In the next section we apply this theory to an elliptic curve coming from a counterexample to Fermat’s Last theorem.
2.6 The Frey curve
Recall that a Frey package \((a,b,c,p)\) is simply a prime \(p\geq 5\) and nonzero pairwise-coprime integers \(a,b,c\) satisfying \(a^p+b^p=c^p\) and satisfying the congruences \(a\equiv 3\pmod4\) and \(b\equiv 0\pmod2\). We have shown above that if Fermat’s Last Theorem is false, then a Frey package exists.
Given a Frey package \((a,b,c,p)\), the corresponding Frey curve (considered by Frey and, before him, Hellegouarch) is the elliptic curve over \(\mathbb {Q}\) defined by the equation \(Y^2=X(X-a^p)(X+b^p).\)
Note that the roots of the cubic \(X(X-a^p)(X+b^p)\) are distinct because \(a,b,c\) are nonzero and \(a^p+b^p=c^p\).
Given a Frey package \((a,b,c,p)\) with corresponding Frey curve \(E\), the mod \(p\) Galois representation \(\rho _{E,p}\) associated to this package is the 2-dimensional representation of \(\operatorname{Gal}(\overline{\mathbb {Q}}/\mathbb {Q})\) on \(E(\overline{\mathbb {Q}})[p]\) described above. Frey’s observation is that this mod \(p\) Galois representation has some very surprising properties. We will make this remark more explicit in the next chapter. Here we shall show how these properties can be used to finish the job.
2.7 Reduction to two big theorems.
Recall that a representation of a group \(G\) on a vector space \(W\) is said to be irreducible if there are precisely two \(G\)-stable subspaces of \(W\), namely \(0\) and \(W\). The representation is said to be reducible otherwise.
Now say \((a,b,c,p)\) is a Frey package. Consider the mod \(p\) representation of \(\operatorname{Gal}(\overline{\mathbb {Q}}/\mathbb {Q})\) coming from the \(p\)-torsion in the Frey curve \(Y^2=X(x-a^p)(X+b^p)\) associated to the package. Let’s call this representation \(\rho \), and we say that \(\rho \) is the mod \(p\) representation associated to the Frey package \((a,b,c,p)\). Is it irreducible or not?

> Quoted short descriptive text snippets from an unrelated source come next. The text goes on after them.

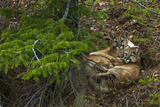 Young Cougars Rest under a Pine Tree in Wyoming's Bridger Teton National Forest 写真プリント : スティーブ・ウィンター
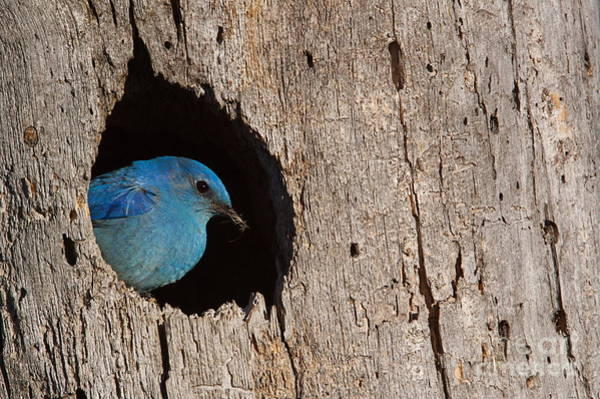 Colorado Wildlife Wall Art - Photograph - Mountain Bluebird, Sialia Currucoides by Tom Reichner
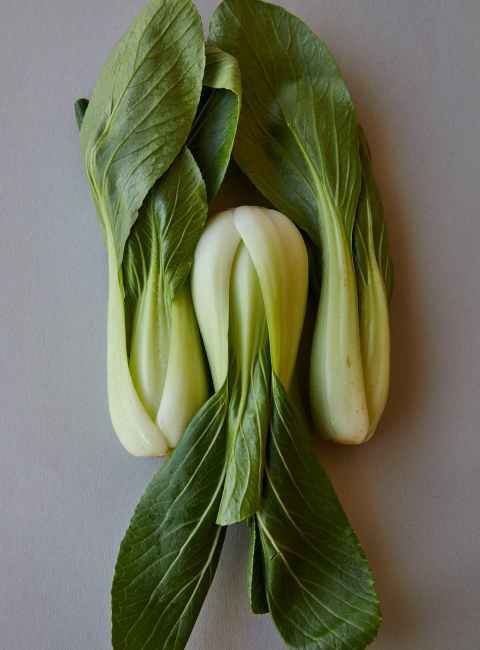 heap of fresh bok choy with green leaves
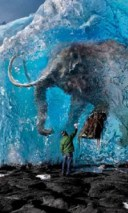 Frozen Mammoth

If \(\rho \) is the mod \(p\) Galois representation associated to a Frey package \((a,b,c,p)\) then \(\rho \) is irreducible.
This follows from a profound and long result of Mazur [ 7 ] from 1977, namely the fact that the torsion subgroup of an elliptic curve over \(\mathbb {Q}\) can have size at most 16. In fact there is still a little more work which needs to be done to deduce the theorem from Mazur’s result. A pre-1990 reference for the full proof of this claim is Proposition 6 in §4.1 of [ 9 ] .
Note that in the first (pre-2029) phase of the FLT project, we will not be working on a formalization of this result, as it was known in the 1980s. We will however be thinking a lot about the next result, which says the exact opposite.
If \(\rho \) is the mod \(p\) Galois representation associated to a Frey package \((a,b,c,p)\) then \(\rho \) is reducible.
This is the main content of Wiles’ magnum opus. We omit the argument for now, although later on in this project we will have a lot to say about a proof of this.
There is no Frey package.
We deduce
Fermat’s Last Theorem is true. In other words, there are no positive integers \(a,b,c\) and natural \(n\geq 3\) such that \(a^n+b^n=c^n\).
Because we are (for now at least) assuming Mazur’s theorem, we now need to turn our attention to a proof of theorem 2.8. We start on this proof in Chapter 3.